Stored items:
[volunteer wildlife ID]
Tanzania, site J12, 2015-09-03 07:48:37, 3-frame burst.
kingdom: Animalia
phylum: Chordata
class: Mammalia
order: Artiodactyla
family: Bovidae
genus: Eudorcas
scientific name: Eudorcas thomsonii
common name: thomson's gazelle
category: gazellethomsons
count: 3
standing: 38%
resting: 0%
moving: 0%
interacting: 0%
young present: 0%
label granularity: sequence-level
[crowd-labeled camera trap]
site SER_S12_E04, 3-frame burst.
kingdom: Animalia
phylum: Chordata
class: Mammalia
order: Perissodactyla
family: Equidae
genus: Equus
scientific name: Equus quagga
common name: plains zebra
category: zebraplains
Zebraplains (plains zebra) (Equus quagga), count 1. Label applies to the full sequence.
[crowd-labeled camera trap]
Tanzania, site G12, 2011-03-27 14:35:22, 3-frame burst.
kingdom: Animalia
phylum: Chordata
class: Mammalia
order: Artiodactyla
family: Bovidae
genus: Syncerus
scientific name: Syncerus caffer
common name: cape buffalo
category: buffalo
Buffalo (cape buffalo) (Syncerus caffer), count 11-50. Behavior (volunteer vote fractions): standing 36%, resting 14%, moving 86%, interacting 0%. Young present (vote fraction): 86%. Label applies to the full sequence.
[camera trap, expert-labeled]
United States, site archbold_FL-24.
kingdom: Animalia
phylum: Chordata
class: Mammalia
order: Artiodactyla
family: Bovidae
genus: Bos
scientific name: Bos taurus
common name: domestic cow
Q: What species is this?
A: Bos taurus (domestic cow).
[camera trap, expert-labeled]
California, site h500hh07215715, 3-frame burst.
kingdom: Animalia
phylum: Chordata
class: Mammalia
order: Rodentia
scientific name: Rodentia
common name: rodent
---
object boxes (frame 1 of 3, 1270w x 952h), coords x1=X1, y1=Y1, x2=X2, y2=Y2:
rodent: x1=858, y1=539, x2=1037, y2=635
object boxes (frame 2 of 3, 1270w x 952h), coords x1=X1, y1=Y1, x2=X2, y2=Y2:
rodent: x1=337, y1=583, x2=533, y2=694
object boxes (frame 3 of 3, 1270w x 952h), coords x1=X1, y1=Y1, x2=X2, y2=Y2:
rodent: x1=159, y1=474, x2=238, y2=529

- _YOUR OBJECTIVE_: The lines you return should be those above that contain the word "burst", every one of them.

- _RESULT OF THE TASK_:
Tanzania, site J12, 2015-09-03 07:48:37, 3-frame burst.
site SER_S12_E04, 3-frame burst.
Tanzania, site G12, 2011-03-27 14:35:22, 3-frame burst.
California, site h500hh07215715, 3-frame burst.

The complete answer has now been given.